Now

Last updated: Apr 24, 2026

Building

Rebuilding narapa.dev from a resume-shaped portfolio into a terminal-style working space. Notes, experiments, and a chat-with-the-site backed by my own AI Gateway.
RAG eval harness — I had hand-wavy confidence in the Prudential GPT-4 assistant's answers; I'm formalizing retrieval MRR and hallucination rate so regression is a number, not a feeling.
AI Gateway Platform — multi-provider LLM routing (Azure OpenAI + Bedrock), per-tenant cost tracking, policy-based guardrails. Adding prompt/response caching this week.

Honeycomb's blog — their writing on observability philosophy keeps changing how I instrument systems.
Anthropic's research posts on eval methodology — specifically the stuff on how to measure LLM reliability under distribution shift.
Designing Data-Intensive Applications — fifth re-read. Different things land each time.

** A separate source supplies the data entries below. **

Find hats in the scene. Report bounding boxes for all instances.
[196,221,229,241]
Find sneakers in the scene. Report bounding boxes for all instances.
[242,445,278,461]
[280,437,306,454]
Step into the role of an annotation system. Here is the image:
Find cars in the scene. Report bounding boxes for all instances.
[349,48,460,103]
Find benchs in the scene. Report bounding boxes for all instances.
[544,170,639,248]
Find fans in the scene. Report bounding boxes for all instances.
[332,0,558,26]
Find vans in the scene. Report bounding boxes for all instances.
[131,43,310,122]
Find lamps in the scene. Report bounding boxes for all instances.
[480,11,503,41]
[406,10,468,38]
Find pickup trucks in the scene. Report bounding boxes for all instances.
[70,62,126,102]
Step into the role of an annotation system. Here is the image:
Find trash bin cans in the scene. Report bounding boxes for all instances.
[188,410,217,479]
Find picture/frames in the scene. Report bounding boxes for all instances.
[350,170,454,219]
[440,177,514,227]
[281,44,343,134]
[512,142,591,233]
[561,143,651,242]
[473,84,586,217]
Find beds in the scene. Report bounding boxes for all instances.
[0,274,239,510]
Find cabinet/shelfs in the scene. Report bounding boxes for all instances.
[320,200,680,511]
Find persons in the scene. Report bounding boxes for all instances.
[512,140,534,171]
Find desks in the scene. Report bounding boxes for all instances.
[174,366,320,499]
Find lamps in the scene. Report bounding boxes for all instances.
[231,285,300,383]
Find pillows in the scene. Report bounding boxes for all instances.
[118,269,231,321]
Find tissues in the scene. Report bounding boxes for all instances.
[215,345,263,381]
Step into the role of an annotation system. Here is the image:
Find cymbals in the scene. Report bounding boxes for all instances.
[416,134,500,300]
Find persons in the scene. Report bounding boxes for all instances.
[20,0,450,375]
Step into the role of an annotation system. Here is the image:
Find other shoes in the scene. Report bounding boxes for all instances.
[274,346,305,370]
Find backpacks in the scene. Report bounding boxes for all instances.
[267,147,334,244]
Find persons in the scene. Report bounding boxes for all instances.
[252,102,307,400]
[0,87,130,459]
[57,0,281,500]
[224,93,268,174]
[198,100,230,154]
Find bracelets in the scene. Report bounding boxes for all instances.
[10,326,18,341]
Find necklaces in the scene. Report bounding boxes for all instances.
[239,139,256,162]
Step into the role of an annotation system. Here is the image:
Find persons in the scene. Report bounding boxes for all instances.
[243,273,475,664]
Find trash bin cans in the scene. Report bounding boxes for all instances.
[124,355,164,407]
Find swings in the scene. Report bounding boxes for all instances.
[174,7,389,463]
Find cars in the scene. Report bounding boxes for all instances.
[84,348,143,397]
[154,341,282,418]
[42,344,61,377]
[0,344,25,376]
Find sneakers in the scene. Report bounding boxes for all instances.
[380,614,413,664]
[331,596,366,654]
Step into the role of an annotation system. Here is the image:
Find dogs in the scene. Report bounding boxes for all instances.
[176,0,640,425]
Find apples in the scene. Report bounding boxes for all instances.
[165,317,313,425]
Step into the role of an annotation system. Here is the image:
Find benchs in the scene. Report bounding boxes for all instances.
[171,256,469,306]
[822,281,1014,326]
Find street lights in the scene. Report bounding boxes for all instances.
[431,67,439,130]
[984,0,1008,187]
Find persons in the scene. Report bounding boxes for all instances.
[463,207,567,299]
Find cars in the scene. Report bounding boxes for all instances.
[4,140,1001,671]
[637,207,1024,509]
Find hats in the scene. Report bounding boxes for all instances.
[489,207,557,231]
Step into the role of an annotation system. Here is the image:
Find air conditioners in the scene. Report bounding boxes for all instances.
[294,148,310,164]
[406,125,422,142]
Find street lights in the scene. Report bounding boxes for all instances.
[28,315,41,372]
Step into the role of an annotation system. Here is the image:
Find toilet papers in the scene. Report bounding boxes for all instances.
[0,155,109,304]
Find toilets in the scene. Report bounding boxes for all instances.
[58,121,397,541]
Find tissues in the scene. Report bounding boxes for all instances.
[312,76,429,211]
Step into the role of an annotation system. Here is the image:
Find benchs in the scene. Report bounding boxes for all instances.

How much of the "agent" pattern is actually useful vs. a clean RAG + a good prompt.
Where the seam between legacy and modern systems should sit when you're in the middle of a 3-year migration with no option to pause either side.
Why every AI infra team is converging on the same shape (gateway + vector DB + eval + guardrails) — and what that tells us about the next layer up.